Finally, the truly boring stuff out of the way, we are getting into some real mastercheffy action.
Today, 16 cooks trying to get into the top 24 by cooking one
of the best 5 dishes of the day. There are 2 pantries – one with less
ingredients but 90 mins to cook, and one with a lot of ingredients with 45 mins
to cook.
Only 3 cooks – Conor, Sarah and Cameron decide to go with
the small pantry. Conor wants to channel his Greek grandma, Sarah is intense
and wants to make steak and chips, Cameron seems like he is just having fun and
trolling everyone else.
Conor has no clue what he wants to cook – also he doesn’t
follow recipes. Have a feeling he is going be an entertaining addition to the mix this year. Or it is going to be one massive disaster. Time will tell.
Sarah says she is not leaving without an apron – and that
judges are going to pry it out of her sticky fingers. Cameron says the apron is his and trash talks
Sarah saying they've already started embroidery on his - not realizing that both could get aprons. Sarah (also not realizing there are enough aprons for both) says its just a typo – betraying that she has no clue what a typo
is.
Everyone else is regretting massively that they didn’t take
more time. Ben the Tool is asking whether the others having more time is an
advantage. Max the nice guy is totally ignoring him. I really like this episode
because Ben the Tool gets about 30 seconds of additional airtime in the rest of
this entire episode.
Max tries to sneak an ingredient from the small pantry and
fails. He is doing a peach tarte tatin in 45 minutes. The other contestants are
worried and say “he’s brave” and “hopefully he’s made the right decision” which
I can only assume is the Aussie way of saying “He is an idiot and has fucked
this up beyond recognition”.
Aaron is making crispy skin duck with fennel and onions.
Wynona is doing her pork dish from Instagram. Conor has finally decided what he
wants to make – an avgolemono substituting the chicken broth for fish broth.

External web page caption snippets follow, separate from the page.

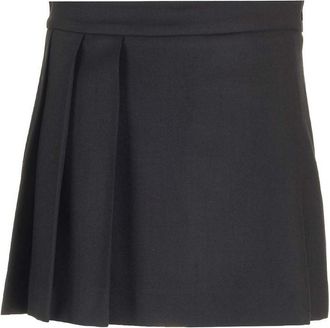 P.A.R.O.S.H. P. A.R. O.S. H. Black Pliss Skirt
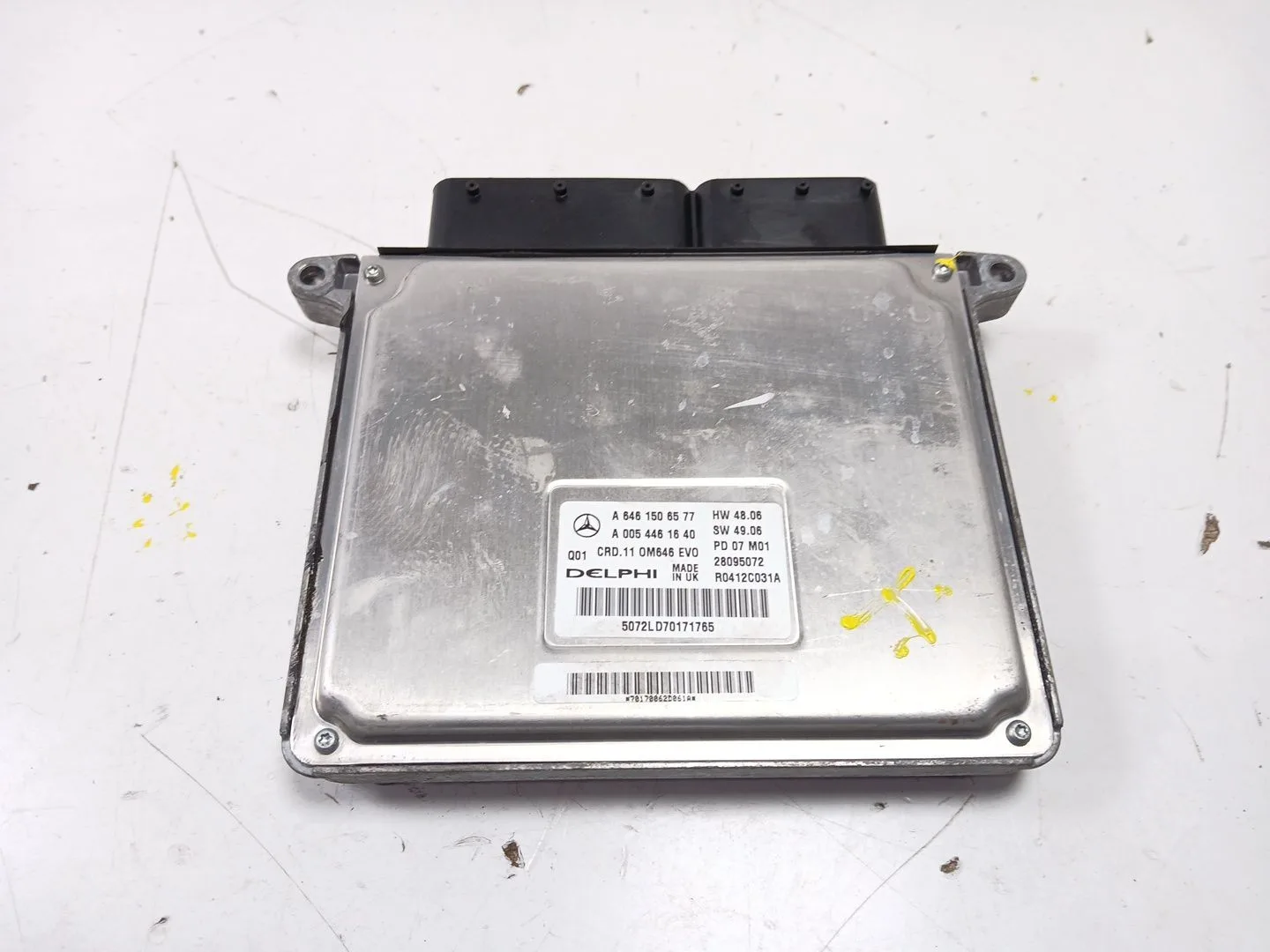 Centralita Motor Uce para Mercedes-Benz Clase C (W204)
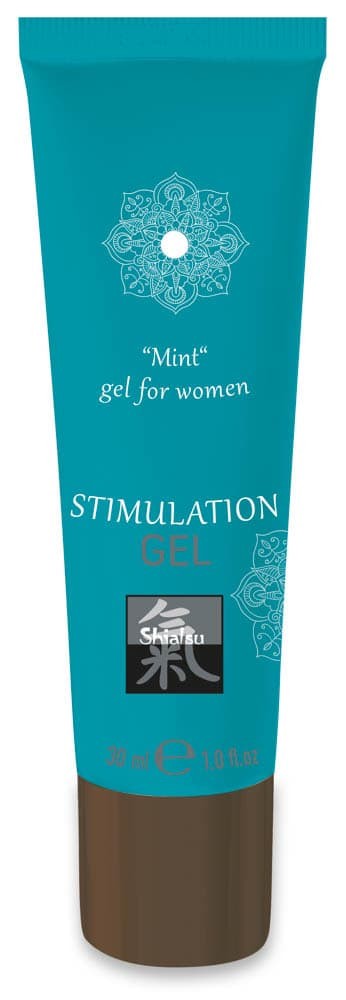 Stimulation Gel - Mint 30 ml - Serkentők - Vágyfokozók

Katrina has been totally thrown off by the judges coming
over an asking her what she is cooking – and has forgotten her own dish. She
has also forgotten to score her fish.
Max once again reminds viewers of his terrible decision to
cook Paris Peach Tarte Tatin in 45 mins and Depinder now weighs in saying “He’s
pushing it” which I can only assume is the Aussie way of saying “There is no chance of this happening,
why is this guy even here?”
All contestants say how good their own dishes are – while
Cameron makes a Dad joke.
Charlie makes his only contribution to this episode by
cutting his thumb.
We are back on Max now. The judges now tell him he is an
idiot as he could have used nectarines instead of peaches and had 90 minutes.

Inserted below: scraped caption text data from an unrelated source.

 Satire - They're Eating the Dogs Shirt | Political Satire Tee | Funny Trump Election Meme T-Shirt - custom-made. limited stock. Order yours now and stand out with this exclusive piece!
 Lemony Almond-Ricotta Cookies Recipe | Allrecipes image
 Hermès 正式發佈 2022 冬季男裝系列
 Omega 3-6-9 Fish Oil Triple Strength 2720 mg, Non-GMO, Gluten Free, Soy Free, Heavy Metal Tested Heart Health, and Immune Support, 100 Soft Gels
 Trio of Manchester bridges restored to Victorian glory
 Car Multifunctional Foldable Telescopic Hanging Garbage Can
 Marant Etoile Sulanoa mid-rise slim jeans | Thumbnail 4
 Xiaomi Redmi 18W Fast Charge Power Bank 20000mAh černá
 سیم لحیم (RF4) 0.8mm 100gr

Max finally realizes his error but still foolishly clings on some hope of
making it.
Times up and now let’s get to the tasting.
Jock likes Elise’s dish. Andy says he wasn’t expecting that
because before this he had no idea what the dish was.
Jock likes Wynona’s dish which he basically asked her to
cook yesterday. Mel also liked the dish. Andy doesn’t bother commenting.
Ikesh’s dish is “work-in-progress” i.e. not good at all.
A few other good dishes follow.
Katrina up next – who is nervous and worried about
everything. Jock likes the fish and the dish overall – the other two just
repeat what he says. Some things don’t change. Sigh.
Aaron’s happy at his awesome looking dish. Everyone loves this
dish and he’s basically got the apron.
Max is now up next – to be put out of his misery. Somehow he
is still optimistic that his dish is good despite making a 45 minute dish in 25
mins. Max lies he’s happy with his idiotic decision to go for 45 mins. Jock
says overall it is still decent but the pastry is a bit undercooked. Bye bye
Max.
Ben the Tool’s dish is universally panned – oily tostada,
too much sala verde. So long Ben.
Cameron’s pasta is too thin. Sarah’s dish is just plain bad
with the undercooked carrot, grainy puree and overcooked steak. Two more gone[1].
Finally coming to Conor – everyone loves his avgolemono with
the King George Whiting. And it turns out his peppered nectarines were an
inspired last minute addition.
The final fives chosen are Aaron, Elise, Katrina, Wynona and
Conor. All highly deserved.
Cheers and see you guys in Episode 3 – and the start of the
actual Masterchef Season.
[1] As
the parrot said to his co-passenger in the classic marathi joke “If you cannot fly, why do maaz?”